The lodge meets four times a month in the building. The throne in its ritual room was donated by George Washington. Gugig said the lodge hasn’t decided on its next home but that West Savannah’s Scottish Rite Masonic Center, which hosts other Masonic lodge meetings, could be a near-term landing spot.

Potential buyers include the city of Savannah and the Savannah College of Art & Design, or SCAD. Neither has put in a bid, but representatives for both have toured the building since it was put up for sale, according to Gugig. The city owns the nearby Thomas Gamble Building, and SCAD has bought many other Savannah historic properties.

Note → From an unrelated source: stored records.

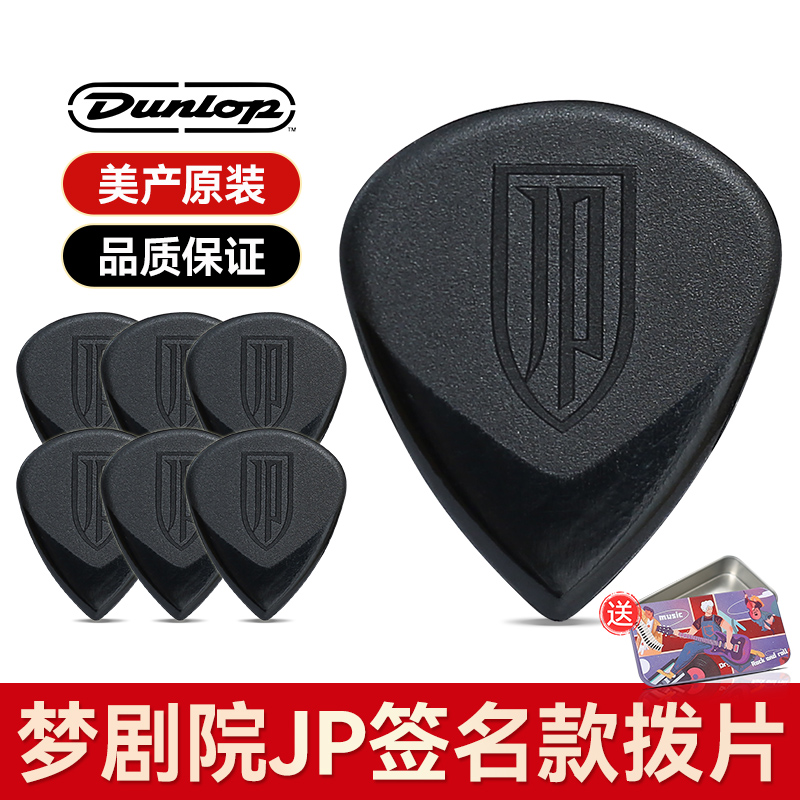 Dunlop邓禄普吉他拨片jp民谣
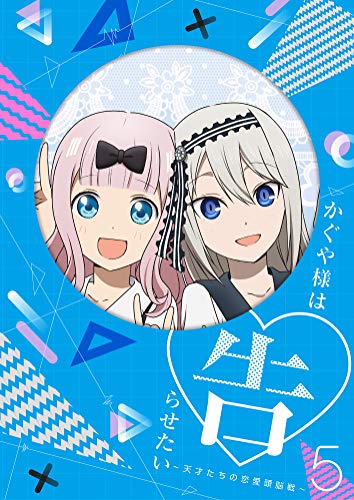 ご来店ありがとうございます。昭和・平成のCD、DVD、家電、音響機器など希少な商品も多数そろえています。レコード、楽器の取り扱いはございません。掲載していない商品もお探しいたします。映像商品にはタイトル最後に[DVD]、[Blu-ray]と表記しています。表記ないものはCDとなります。お気軽にメールにてお問い合わせください。かぐや様は告らせたい~天才たちの恋愛頭脳戦~5(完全生産限定版) [Blu-ray]【メーカー名】アニプレックス【メーカー型番】【ブランド名】【商品説明】かぐや様は告らせたい~天才たちの恋愛頭脳戦~5(完全生産限定版) [Blu-ray]・中古品（ユーズド品）について商品画像はイメージです。中古という特性上、使用に影響ない程度の使用感・経年劣化（傷、汚れなど）がある場合がございます。商品のコンディション、付属品の有無については入荷の度異なります。また、中古品の特性上、ギフトには適しておりません。商品名に『初回』、『限定』、『〇〇付き』等の記載がございましても、特典・付属品・保証等は原則付属しておりません。付属品や消耗品に保証はございません。当店では初期不良に限り、商品到着から7日間は返品を受付けております。注文後の購入者様都合によるキャンセル・返品はお受けしていません。他モールでも併売している商品の為、完売の際は在庫確保できない場合がございます。ご注文からお届けまで1、ご注文⇒ご注文は24時間受け付けております。2、注文確認⇒ご注文後、当店から注文確認メールを送信します。3、在庫確認⇒新品、新古品：3-5日程度でお届け。※中古品は受注後に、再検品、メンテナンス等により、お届けまで3日-10日営業日程度とお考え下さい。米海外倉庫から取り寄せの商品については発送の場合は3週間程度かかる場合がございます。　※離島、北海道、九州、沖縄は遅れる場合がございます。予めご了承下さい。※配送業者、発送方法は選択できません。お電話でのお問合せは少人数で運営の為受け付けておりませんので、メールにてお問合せお願い致します。お客様都合によるご注文後のキャンセル・返品はお受けしておりませんのでご了承下さい。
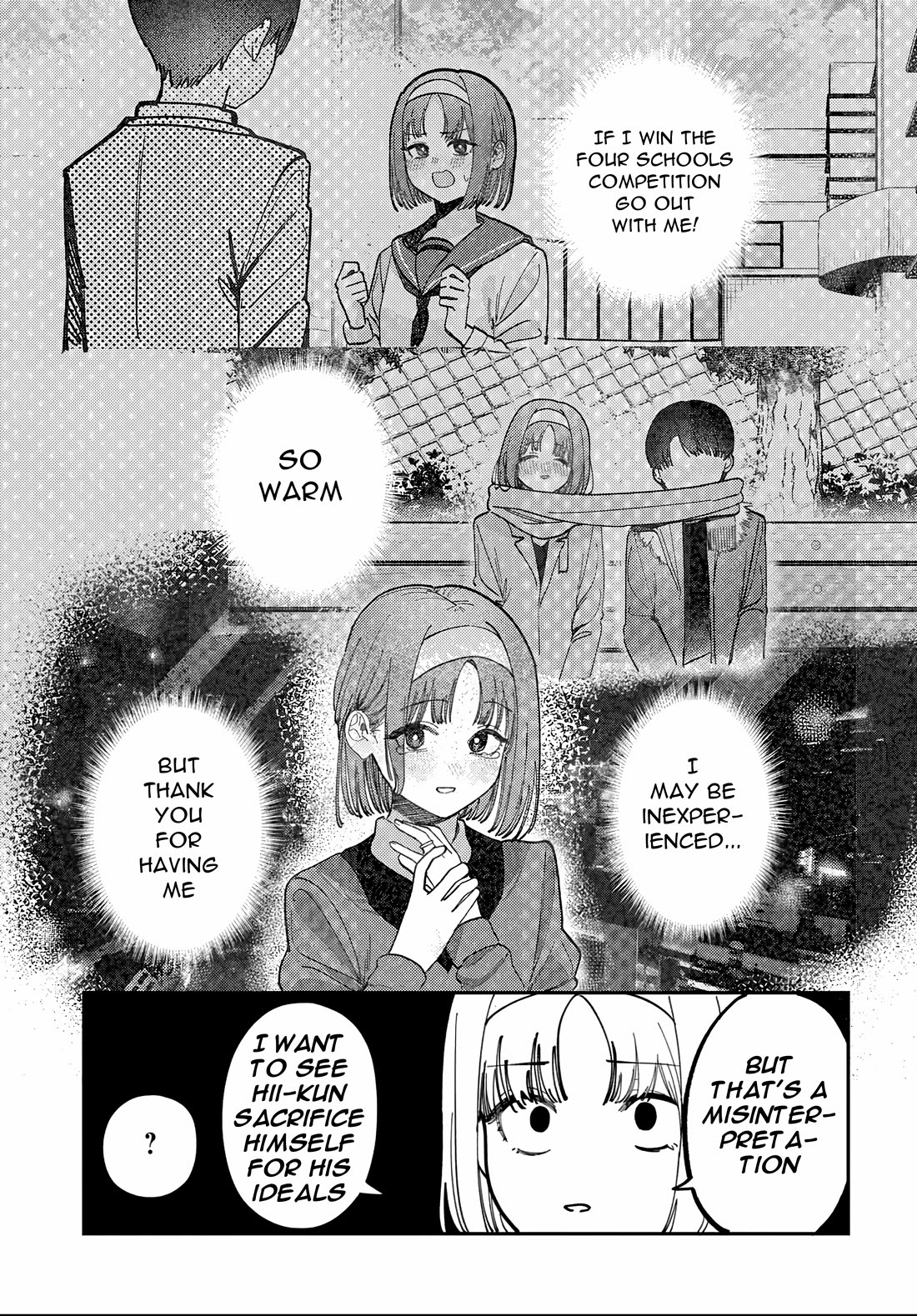 The After School Idol Has a Secret Chapter 83 page 5 - Chapter 83: Kuromiya-san and Suzuki Mao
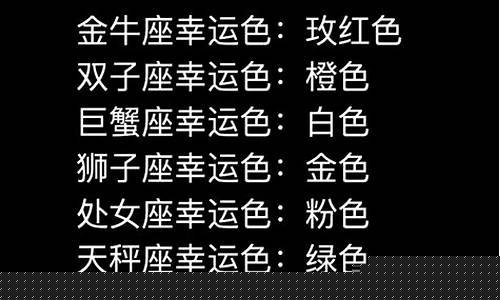 在线算卦免费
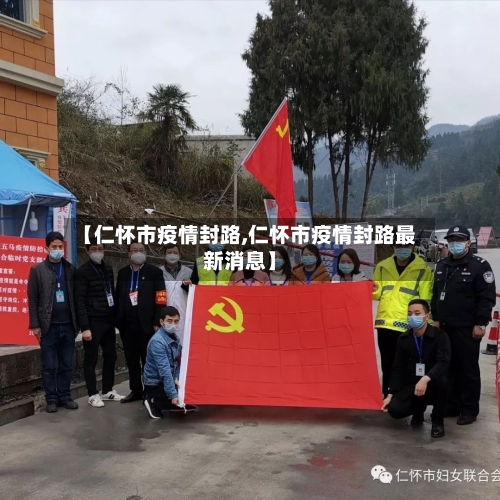 【仁怀市疫情封路,仁怀市疫情封路最新消息】-第1张图片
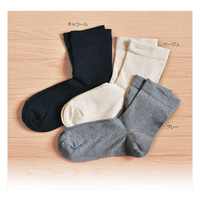 綿100％ゴムなしソックス　3色組　23〜24cm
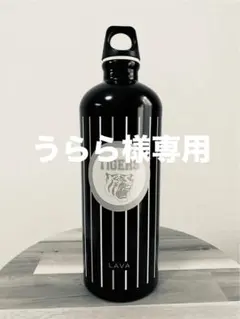 【うららさま専用】LAVA 水素水ボトル SIGG 限定 阪神コラボボトル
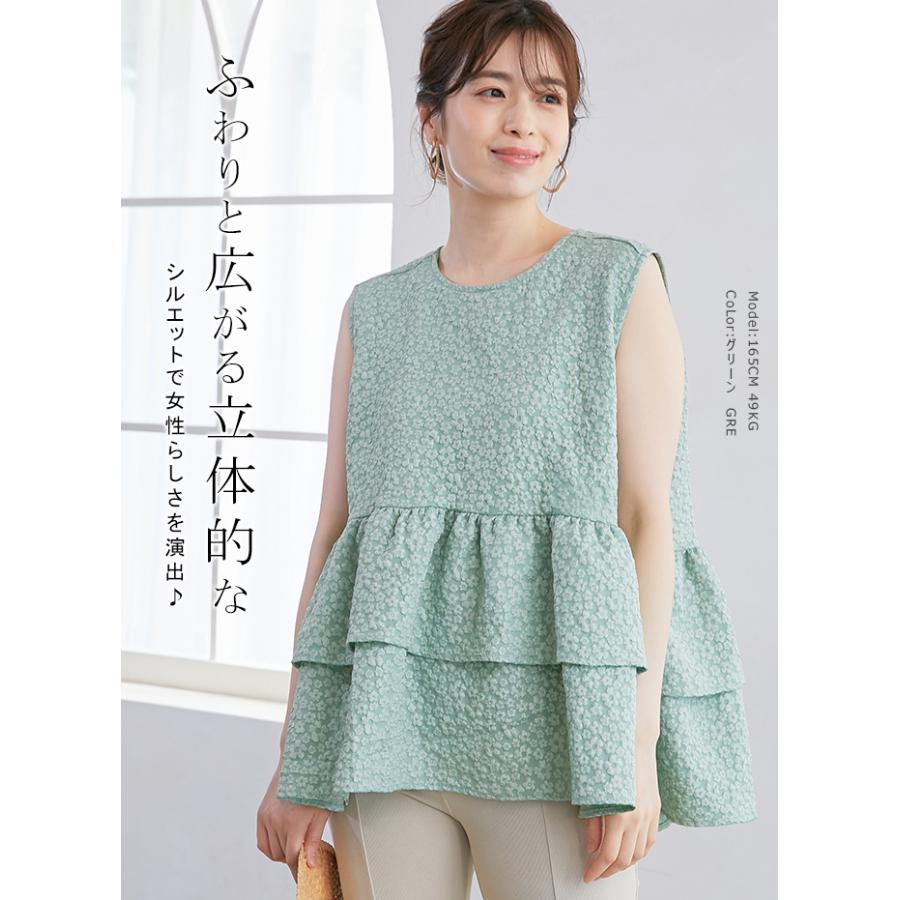 【美品】 CELFORD ノースリーブトップス 裾フリル 36 グリーン 無地 ノースリーブ ペプラムブラウス 裾フリル ノースリ トップス 春 夏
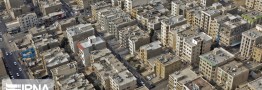 ۷۵۰میلیون تومان تسهیلات برای ساخت یک واحد مسکونی در تهران پرداخت می‌شود 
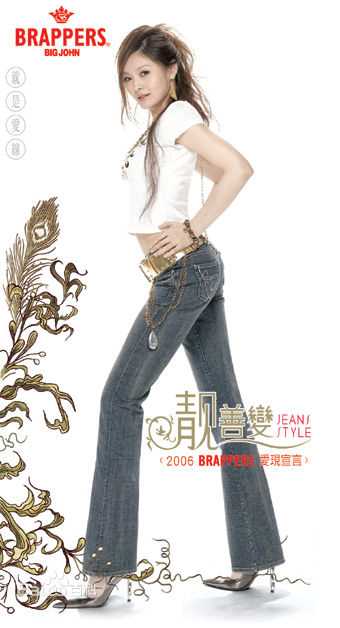 徐熙媛(Barbie Hsu)代言Brappers牛仔裤图册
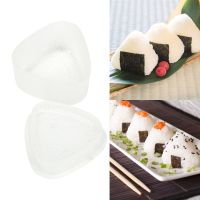 New Product 2Pcs Triangular Plastic Sushi Rice Ball Maker Mould Onigiri Mold Set Kitchen Gadgets Stuff Transparent Bento Accessories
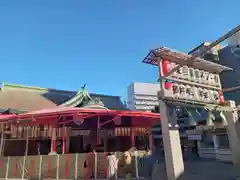 今宮戎神社の初詣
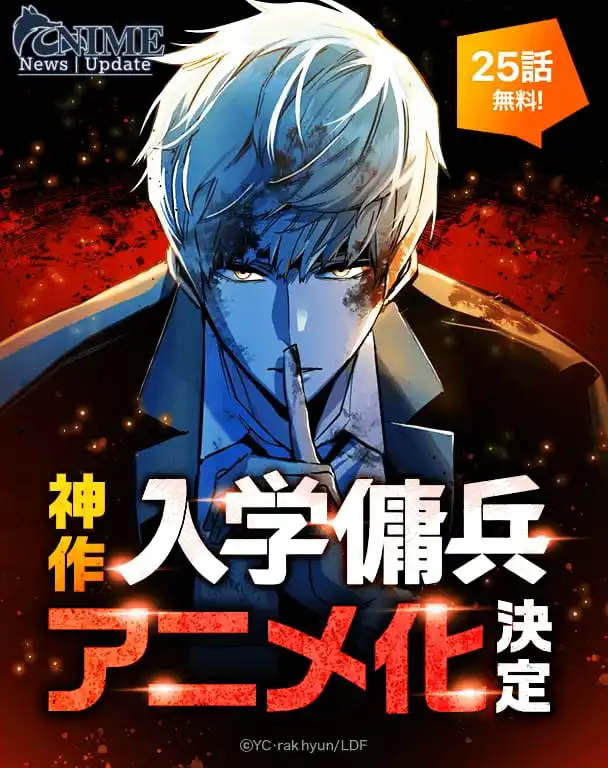 Image from 𝗔𝗻𝗶𝗺𝗲 𝗡𝗲𝘄𝘀 | 𝗨𝗽𝗱𝗮𝘁𝗲: *ENGLISH VERSION:* Manhwa *"Teenage Mercenary"* is received anime adap...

“There are a lot of eyes on that building because of its historical significance,” said Detric Leggett, the alderman for Savannah’s District 2, where the Cotton Exchange is located.

Leggett added that having the city buy the property “isn’t off the table.”

“People like myself and the mayor (Van Johnson), people who understand what the value of that building is, would advocate that it be accessible to the public. We have to consider its historical value and economic value.”

SCAD didn’t respond to a request for comment Monday. If it bought the Cotton Exchange, the building would remain off the city’s tax rolls because of the college’s status as a nonprofit university.